Malam itu, Rye duduk di depan laptopnya yang terbuka, namun layar hanya menampilkan halaman kosong. Ia sudah menatap layar itu selama berjam-jam, berharap ada ide atau dorongan untuk melanjutkan penelitiannya, tetapi yang datang hanyalah perasaan hampa. Semua usaha yang ia lakukan selama ini terasa sia-sia. Setiap upaya untuk maju selalu terbentur oleh janji kosong dan ketidakpastian dari Tossy.
Di pikirannya, bayangan masa depan yang selama ini ia impikan perlahan mulai pudar. Gelar Ph.D. yang dulu terasa dekat kini tampak semakin jauh, seolah-olah tidak mungkin lagi tercapai. Semua yang telah ia lakukan—waktu, tenaga, uang—tiba-tiba tampak tidak berarti.
Rye memejamkan matanya, berusaha menenangkan pikirannya yang kacau. Tetapi, semakin ia mencoba, semakin kuat rasa frustrasi yang menyeruak. Ia merasa seolah-olah tenggelam dalam lautan kekecewaan, tanpa ada yang bisa ia raih untuk menyelamatkannya.
Teleponnya bergetar, notifikasi pesan dari Awan muncul di layar. "Lo udah sampai mana, Rye? Ada kabar baik?"
Rye memandangi pesan itu beberapa detik sebelum mengetik balasan, "Nggak ada yang berubah, Wan. Gue bener-bener nggak tahu harus gimana."
Awan, seperti biasa, mencoba memberikan semangat. "Lo nggak boleh nyerah, Rye. Ini memang berat, tapi lo udah sampai sejauh ini. Jangan sia-siakan semua yang udah lo perjuangkan."

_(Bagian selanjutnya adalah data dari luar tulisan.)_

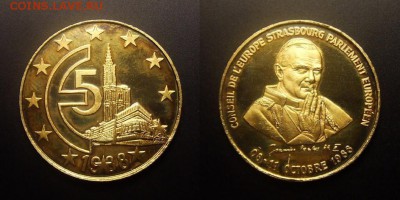МОНЕТЫ МИРА 11-16 - ЖЕТОН - 5 экю (1988) «Иоанн Павел II; Здание»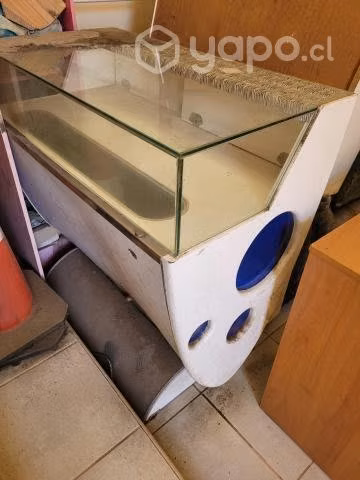 Muebles de negocio y otros .
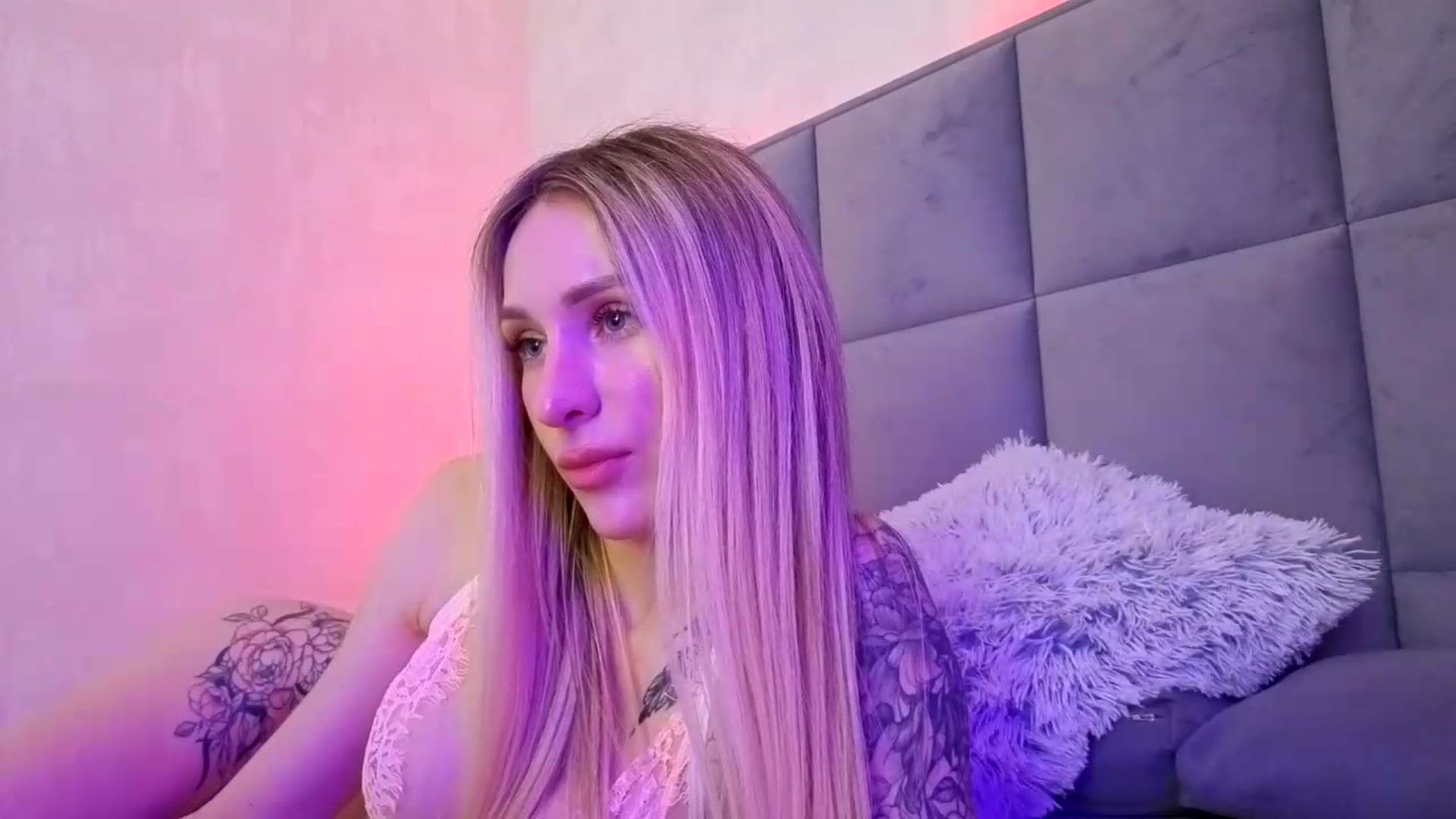 Gallery image thumbnail from Hot_ALISA's myfreecams stream on, 06/07/2026, 08:54 image 18 of 20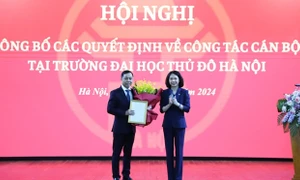 Tiến sĩ Đỗ Hồng Cường làm Hiệu trưởng Trường Đại học Thủ đô Hà Nội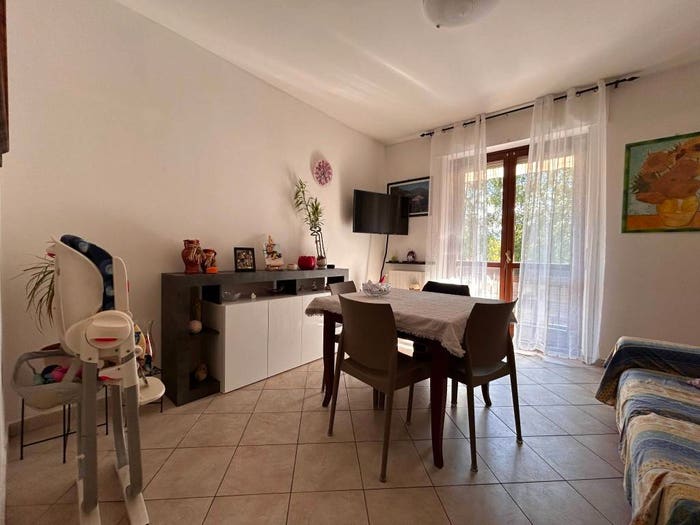 Appartamento con 5 locali in vendita in Via Giovanni XXIII, Centro, Beinette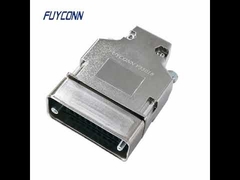 Tipo que prensa conector de cable plástico del escudo del conector femenino de 34pin V.35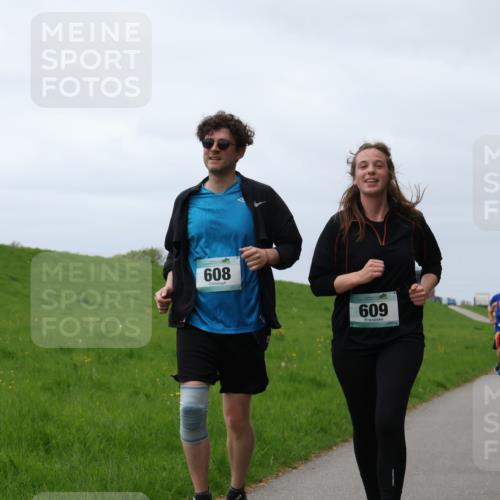 04.05.2025 - 8. Wedeler Halbmarathon Yannick Fuchs http://msf.ph/oto/7839207 04.05.2025 12:04:25 Laufen 608, 609 meine-sportfotos.de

Rye mendesah panjang. Kata-kata Awan seharusnya memberinya kekuatan, tetapi saat ini, dorongan itu terasa jauh dari jangkauannya. Ia menutup laptopnya dan berjalan menuju jendela apartemennya, memandang keluar ke arah kota yang sibuk. Di luar, kehidupan terus berjalan, tapi di dalam dirinya, Rye merasa dunia berhenti berputar. Semua stagnan, terjebak dalam ketidakpastian yang seolah tidak ada akhirnya.
"Pernah nggak, lo ngerasa semua yang lo lakuin sia-sia?" Rye akhirnya membalas pesan Awan. "Gue mulai ragu kenapa gue ngambil Ph.D. ini dari awal."